Provided passage:

April's Real Blog

Thursday, February 23, 2006

Everytime Liz turns around. . . .

So, U mite remember that a coupla dayz ago, Liz & Paul were talking about how they felt sum1 is watching over them, only 2 find a coupla little faces spying on them thru the window? So after that, Liz went out 2 talk 2 them. It was Jesse & Ellen. Liz asked Jesse Y he & Ellen didn't go & hang out sumwhere else. Ellen giggled & Jesse was all singing, "Miss Patterson's got a boyfriend, U've got a boyfriend!" Liz was, like, "Listen, guys. We spend all day 2gether in the classroom. When I come home, it's my private time, OK?" Jesse went, "OK", & Liz went back inside, where she told Paul that every time she turnz around in that place (Mtig), some1's watching her! Paul was all, " I know. ....So, ....turn around." He was, like, hugging her fr. behind when he sed that last part.

So Dunc's signing up 4 drama club so's he can show the judge he's got, like, xtra-currix. He'z worried it'll B way lame. I hope not!

Apes

33 Comments:

  • At 12:18 PM, Blogger howard said…

    April,

    I remember those childhood taunts, “Howard’s got a boyfriend. Howard’s got a boyfriend.” Your sister handled that a lot better than I did. Of course when it happened to me, I was 12, but that’s another story.

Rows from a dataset

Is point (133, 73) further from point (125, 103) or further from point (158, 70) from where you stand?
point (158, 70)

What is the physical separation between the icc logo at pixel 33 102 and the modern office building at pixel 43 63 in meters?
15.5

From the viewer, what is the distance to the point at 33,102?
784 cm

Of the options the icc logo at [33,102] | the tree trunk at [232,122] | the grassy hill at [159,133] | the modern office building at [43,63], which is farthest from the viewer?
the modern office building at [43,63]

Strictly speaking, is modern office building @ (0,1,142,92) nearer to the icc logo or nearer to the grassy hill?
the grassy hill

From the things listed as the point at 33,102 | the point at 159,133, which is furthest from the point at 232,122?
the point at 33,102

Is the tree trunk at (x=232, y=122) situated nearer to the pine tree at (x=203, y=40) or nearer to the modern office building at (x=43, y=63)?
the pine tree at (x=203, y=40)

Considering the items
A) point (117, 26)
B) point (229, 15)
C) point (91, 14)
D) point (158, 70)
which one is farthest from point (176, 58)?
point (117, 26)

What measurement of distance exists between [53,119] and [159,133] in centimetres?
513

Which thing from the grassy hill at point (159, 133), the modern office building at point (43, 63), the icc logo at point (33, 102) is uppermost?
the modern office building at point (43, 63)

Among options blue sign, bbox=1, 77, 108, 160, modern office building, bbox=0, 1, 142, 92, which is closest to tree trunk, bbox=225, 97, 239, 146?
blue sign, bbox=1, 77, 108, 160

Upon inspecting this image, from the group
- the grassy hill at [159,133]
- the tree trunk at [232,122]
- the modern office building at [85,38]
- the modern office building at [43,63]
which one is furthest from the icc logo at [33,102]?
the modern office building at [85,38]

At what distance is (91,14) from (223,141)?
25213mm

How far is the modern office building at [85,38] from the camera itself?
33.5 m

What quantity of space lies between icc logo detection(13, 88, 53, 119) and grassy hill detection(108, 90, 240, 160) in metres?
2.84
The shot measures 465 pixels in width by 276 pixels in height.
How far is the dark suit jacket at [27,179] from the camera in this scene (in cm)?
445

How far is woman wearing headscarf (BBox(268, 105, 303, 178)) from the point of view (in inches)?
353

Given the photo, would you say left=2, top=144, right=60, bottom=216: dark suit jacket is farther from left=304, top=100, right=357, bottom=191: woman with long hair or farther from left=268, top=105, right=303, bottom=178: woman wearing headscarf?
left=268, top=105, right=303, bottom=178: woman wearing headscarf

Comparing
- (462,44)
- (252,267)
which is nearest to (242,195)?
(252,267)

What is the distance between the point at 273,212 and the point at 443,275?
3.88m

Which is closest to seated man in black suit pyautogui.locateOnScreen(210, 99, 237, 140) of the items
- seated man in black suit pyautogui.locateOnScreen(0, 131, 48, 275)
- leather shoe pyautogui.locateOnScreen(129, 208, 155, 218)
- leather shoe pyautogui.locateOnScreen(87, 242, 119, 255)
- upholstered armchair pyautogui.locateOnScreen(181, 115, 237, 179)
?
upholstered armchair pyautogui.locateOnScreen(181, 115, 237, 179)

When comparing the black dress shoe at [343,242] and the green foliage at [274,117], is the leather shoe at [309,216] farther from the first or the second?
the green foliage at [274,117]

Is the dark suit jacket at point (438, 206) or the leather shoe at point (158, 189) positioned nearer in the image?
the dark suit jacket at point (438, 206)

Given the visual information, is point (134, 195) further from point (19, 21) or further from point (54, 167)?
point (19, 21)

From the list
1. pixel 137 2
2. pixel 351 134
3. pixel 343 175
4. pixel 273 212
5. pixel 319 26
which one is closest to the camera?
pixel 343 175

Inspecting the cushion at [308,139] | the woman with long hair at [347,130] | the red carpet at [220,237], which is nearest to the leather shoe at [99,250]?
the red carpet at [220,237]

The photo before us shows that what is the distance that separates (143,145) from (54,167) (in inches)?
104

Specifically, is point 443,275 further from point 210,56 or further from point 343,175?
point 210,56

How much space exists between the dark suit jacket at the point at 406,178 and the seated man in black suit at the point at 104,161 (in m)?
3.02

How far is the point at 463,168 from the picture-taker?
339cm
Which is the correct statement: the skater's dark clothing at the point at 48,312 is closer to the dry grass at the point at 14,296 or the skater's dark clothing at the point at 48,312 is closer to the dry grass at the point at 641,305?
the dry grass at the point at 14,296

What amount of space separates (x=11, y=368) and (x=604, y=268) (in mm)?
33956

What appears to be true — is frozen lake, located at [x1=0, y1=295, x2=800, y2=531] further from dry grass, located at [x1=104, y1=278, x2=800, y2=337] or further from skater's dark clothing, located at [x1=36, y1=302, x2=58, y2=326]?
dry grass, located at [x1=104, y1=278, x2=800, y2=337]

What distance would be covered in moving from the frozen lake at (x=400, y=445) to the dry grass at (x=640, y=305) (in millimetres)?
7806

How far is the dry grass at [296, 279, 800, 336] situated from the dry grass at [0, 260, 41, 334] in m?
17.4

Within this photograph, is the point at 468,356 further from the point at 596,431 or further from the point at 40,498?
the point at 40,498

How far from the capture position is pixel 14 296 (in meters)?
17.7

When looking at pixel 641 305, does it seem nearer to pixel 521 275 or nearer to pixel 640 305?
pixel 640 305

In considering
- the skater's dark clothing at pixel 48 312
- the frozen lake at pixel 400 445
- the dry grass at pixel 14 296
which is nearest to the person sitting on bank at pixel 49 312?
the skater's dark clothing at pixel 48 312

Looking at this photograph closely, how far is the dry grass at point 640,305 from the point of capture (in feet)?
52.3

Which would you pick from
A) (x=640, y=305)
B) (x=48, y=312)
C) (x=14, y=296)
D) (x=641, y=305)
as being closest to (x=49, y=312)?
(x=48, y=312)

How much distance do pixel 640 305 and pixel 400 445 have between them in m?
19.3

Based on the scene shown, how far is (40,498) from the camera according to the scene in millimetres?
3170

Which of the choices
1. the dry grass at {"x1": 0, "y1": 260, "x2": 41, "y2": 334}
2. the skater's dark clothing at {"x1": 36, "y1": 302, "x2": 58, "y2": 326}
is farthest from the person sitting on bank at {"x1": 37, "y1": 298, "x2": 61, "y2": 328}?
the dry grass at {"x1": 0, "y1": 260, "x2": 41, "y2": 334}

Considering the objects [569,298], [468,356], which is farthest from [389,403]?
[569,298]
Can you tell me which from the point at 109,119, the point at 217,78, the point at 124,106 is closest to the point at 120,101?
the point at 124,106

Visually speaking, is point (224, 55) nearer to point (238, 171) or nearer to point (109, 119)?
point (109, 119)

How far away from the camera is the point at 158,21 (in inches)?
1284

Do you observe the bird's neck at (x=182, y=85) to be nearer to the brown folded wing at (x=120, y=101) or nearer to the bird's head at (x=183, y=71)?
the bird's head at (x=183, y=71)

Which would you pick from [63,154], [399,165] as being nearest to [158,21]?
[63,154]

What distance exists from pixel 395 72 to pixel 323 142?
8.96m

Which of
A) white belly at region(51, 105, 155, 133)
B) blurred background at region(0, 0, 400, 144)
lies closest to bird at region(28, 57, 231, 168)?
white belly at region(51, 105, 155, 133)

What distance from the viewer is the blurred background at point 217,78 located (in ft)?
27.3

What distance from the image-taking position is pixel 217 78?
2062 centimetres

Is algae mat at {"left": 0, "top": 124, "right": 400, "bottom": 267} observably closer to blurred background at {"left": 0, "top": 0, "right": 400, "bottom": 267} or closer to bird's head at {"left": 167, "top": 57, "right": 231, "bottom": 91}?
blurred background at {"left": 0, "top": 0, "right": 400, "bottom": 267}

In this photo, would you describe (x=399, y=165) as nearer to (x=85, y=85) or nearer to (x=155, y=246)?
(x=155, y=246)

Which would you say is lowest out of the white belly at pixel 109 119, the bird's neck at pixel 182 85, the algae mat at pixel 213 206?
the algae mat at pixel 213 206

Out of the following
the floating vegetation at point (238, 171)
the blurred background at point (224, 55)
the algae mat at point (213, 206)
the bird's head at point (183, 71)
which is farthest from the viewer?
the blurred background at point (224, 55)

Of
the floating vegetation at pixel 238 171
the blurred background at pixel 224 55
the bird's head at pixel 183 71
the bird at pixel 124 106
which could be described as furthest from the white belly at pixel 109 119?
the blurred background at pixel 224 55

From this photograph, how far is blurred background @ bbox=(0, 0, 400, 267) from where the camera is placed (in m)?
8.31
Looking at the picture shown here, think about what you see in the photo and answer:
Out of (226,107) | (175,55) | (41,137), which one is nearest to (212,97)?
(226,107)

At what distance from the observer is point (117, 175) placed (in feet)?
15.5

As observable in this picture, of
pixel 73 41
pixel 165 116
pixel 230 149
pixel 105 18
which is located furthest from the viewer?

Goal:
Please rewrite the blog post starting at "So Dunc's signing" and ending at "that’s another story.", changing "drama club" to "chess club".

Exercise solution:
So Dunc's signing up 4 chess club so's he can show the judge he's got, like, xtra-currix. He'z worried it'll B way lame. I hope not!

Apes

33 Comments:

  • At 12:18 PM, Blogger howard said…

    April,

    I remember those childhood taunts, “Howard’s got a boyfriend. Howard’s got a boyfriend.” Your sister handled that a lot better than I did. Of course when it happened to me, I was 12, but that’s another story.